──────── EXTRACTED INFORMATION

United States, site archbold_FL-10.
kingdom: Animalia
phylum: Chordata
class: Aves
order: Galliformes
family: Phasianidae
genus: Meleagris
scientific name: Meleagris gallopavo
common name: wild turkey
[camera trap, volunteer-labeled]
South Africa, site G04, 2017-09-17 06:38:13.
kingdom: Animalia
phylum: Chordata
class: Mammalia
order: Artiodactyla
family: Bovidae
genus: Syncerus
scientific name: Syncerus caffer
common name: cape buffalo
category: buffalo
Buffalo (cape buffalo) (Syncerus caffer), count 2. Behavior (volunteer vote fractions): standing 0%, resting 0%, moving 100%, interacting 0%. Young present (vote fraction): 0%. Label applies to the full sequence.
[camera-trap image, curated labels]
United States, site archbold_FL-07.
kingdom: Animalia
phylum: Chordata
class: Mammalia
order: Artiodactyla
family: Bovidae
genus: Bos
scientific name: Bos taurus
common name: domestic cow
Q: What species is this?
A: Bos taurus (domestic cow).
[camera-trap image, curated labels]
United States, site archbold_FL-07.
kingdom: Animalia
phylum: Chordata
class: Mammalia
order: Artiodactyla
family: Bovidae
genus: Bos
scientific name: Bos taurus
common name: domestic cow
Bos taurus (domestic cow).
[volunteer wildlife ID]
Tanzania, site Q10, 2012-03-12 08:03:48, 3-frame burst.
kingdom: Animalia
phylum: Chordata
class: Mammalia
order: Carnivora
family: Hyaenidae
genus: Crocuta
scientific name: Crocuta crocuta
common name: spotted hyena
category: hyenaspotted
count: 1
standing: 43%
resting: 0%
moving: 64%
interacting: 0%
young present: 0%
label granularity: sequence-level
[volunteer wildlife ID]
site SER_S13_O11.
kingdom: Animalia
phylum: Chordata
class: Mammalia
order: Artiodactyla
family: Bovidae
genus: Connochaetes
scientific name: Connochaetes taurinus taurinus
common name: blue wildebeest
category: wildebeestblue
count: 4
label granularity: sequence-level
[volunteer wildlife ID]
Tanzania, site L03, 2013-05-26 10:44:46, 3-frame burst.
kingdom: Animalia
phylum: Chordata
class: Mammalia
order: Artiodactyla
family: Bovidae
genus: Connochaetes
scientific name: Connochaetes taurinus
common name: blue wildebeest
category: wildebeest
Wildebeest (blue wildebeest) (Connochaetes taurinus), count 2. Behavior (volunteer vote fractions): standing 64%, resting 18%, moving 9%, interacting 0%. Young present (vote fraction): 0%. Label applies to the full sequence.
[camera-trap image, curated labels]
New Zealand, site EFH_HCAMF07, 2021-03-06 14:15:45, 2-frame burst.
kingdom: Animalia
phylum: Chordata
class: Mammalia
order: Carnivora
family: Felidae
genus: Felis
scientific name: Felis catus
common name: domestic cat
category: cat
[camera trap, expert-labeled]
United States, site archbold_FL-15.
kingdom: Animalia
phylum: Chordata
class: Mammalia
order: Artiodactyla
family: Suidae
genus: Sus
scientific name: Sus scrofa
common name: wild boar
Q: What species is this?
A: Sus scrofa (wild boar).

────────────────

● EXERCISE:
Looking at the material above, state the number of lines that contain the word "burst". Give nothing but that number.

● EXERCISE ANSWER:
3